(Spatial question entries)
<<<<

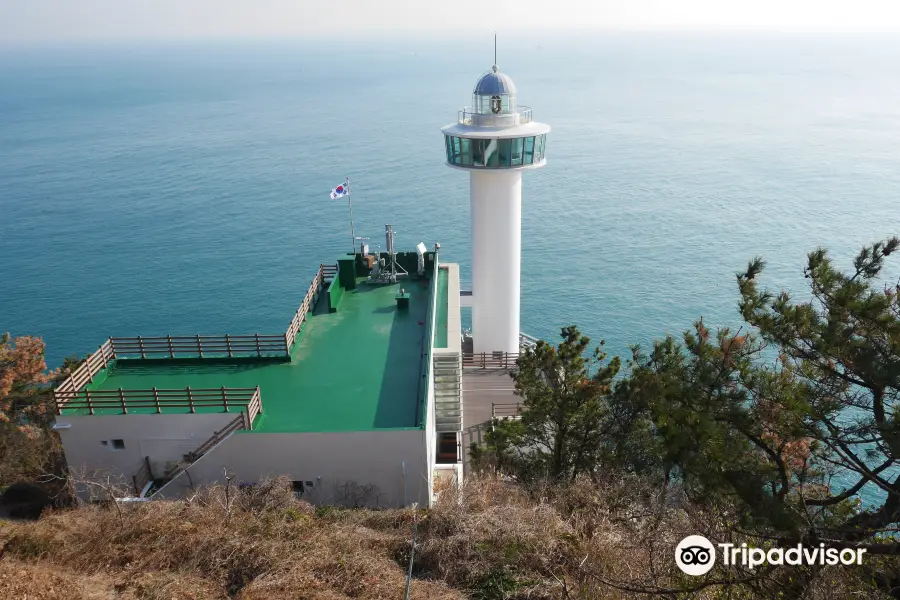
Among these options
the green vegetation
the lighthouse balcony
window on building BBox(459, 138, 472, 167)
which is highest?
the lighthouse balcony

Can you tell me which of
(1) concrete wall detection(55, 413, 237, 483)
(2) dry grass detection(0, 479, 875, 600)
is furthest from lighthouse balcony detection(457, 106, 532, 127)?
(2) dry grass detection(0, 479, 875, 600)

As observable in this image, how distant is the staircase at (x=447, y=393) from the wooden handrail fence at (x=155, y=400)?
5.39m

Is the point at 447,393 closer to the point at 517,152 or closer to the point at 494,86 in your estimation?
the point at 517,152

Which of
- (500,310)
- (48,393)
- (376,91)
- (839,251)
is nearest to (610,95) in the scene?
(376,91)

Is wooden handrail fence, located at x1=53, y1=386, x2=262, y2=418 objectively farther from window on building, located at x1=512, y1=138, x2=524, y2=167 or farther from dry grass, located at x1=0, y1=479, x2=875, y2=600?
window on building, located at x1=512, y1=138, x2=524, y2=167

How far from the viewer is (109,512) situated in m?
15.0

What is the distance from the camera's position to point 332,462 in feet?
54.4

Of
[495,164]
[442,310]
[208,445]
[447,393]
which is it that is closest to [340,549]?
[208,445]

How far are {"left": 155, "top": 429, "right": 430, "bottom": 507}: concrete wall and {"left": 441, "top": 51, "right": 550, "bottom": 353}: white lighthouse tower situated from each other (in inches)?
647

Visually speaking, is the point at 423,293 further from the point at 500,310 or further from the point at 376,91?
the point at 376,91

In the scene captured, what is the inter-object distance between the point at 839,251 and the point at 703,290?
1344 centimetres

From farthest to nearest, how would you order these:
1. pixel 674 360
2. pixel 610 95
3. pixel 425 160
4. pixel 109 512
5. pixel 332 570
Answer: pixel 610 95, pixel 425 160, pixel 674 360, pixel 109 512, pixel 332 570

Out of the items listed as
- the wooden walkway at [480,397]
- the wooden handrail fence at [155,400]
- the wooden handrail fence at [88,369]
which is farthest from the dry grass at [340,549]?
the wooden walkway at [480,397]

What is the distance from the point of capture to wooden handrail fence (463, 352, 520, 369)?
3179 centimetres
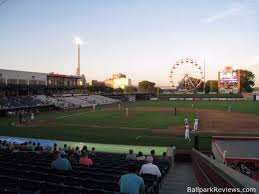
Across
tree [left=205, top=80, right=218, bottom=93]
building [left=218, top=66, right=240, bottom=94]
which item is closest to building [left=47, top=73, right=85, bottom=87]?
building [left=218, top=66, right=240, bottom=94]

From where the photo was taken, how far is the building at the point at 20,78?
77438mm

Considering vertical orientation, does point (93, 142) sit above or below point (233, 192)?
below

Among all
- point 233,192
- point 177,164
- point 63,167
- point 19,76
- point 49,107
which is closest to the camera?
point 233,192

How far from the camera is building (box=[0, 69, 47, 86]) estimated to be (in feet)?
254

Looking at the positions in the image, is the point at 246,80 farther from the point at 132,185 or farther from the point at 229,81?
the point at 132,185

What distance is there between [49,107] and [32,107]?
23.1 feet

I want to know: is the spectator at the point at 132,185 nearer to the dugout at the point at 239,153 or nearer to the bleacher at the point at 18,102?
the dugout at the point at 239,153

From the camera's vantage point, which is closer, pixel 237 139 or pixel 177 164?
pixel 177 164

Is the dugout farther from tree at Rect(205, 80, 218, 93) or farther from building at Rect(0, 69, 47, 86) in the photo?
tree at Rect(205, 80, 218, 93)

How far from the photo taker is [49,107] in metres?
71.6

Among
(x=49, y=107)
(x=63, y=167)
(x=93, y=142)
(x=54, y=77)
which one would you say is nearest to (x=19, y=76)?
(x=49, y=107)

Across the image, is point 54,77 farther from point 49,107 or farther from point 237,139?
point 237,139

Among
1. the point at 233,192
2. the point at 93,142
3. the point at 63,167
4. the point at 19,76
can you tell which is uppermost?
the point at 19,76

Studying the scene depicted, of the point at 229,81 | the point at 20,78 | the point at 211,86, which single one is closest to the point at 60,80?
the point at 20,78
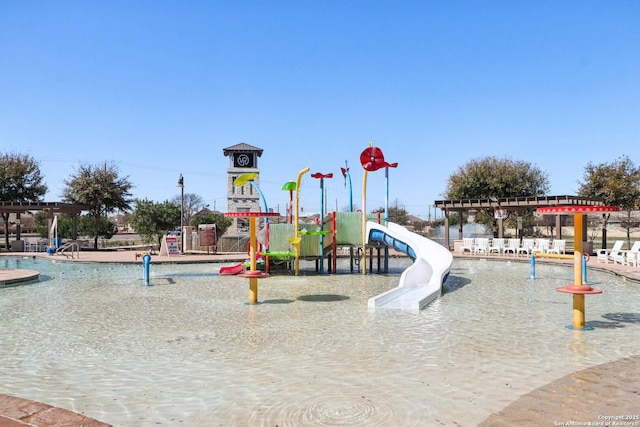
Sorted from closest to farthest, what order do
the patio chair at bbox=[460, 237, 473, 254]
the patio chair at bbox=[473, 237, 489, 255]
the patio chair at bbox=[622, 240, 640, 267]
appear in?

>>>>

Task goal
The pictures stay out; repeat exactly the lines from the one with "From the camera's vantage" to the end of the entries above, and nothing else.

Final answer
From the camera's vantage point, which is closer, pixel 237 139 or pixel 177 164?
pixel 177 164

Is the dugout farther from tree at Rect(205, 80, 218, 93) or farther from building at Rect(0, 69, 47, 86) in the photo?
tree at Rect(205, 80, 218, 93)

How far from the photo taker is [49,107] in metres?
71.6

Among
(x=49, y=107)
(x=63, y=167)
(x=93, y=142)
(x=54, y=77)
which one would you say is nearest to (x=19, y=76)?
(x=49, y=107)

Across the image, is point 54,77 farther from point 49,107 or farther from point 237,139?
point 237,139

Among
1. the point at 233,192
2. the point at 93,142
3. the point at 63,167
4. the point at 19,76
can you tell which is uppermost?
the point at 19,76

Studying the scene depicted, of the point at 229,81 | the point at 20,78 | the point at 211,86, which single one is closest to the point at 60,80?
the point at 20,78
Sorted from closest to farthest, what order do
the patio chair at bbox=[460, 237, 473, 254]
the patio chair at bbox=[473, 237, 489, 255]
the patio chair at bbox=[622, 240, 640, 267]
appear in?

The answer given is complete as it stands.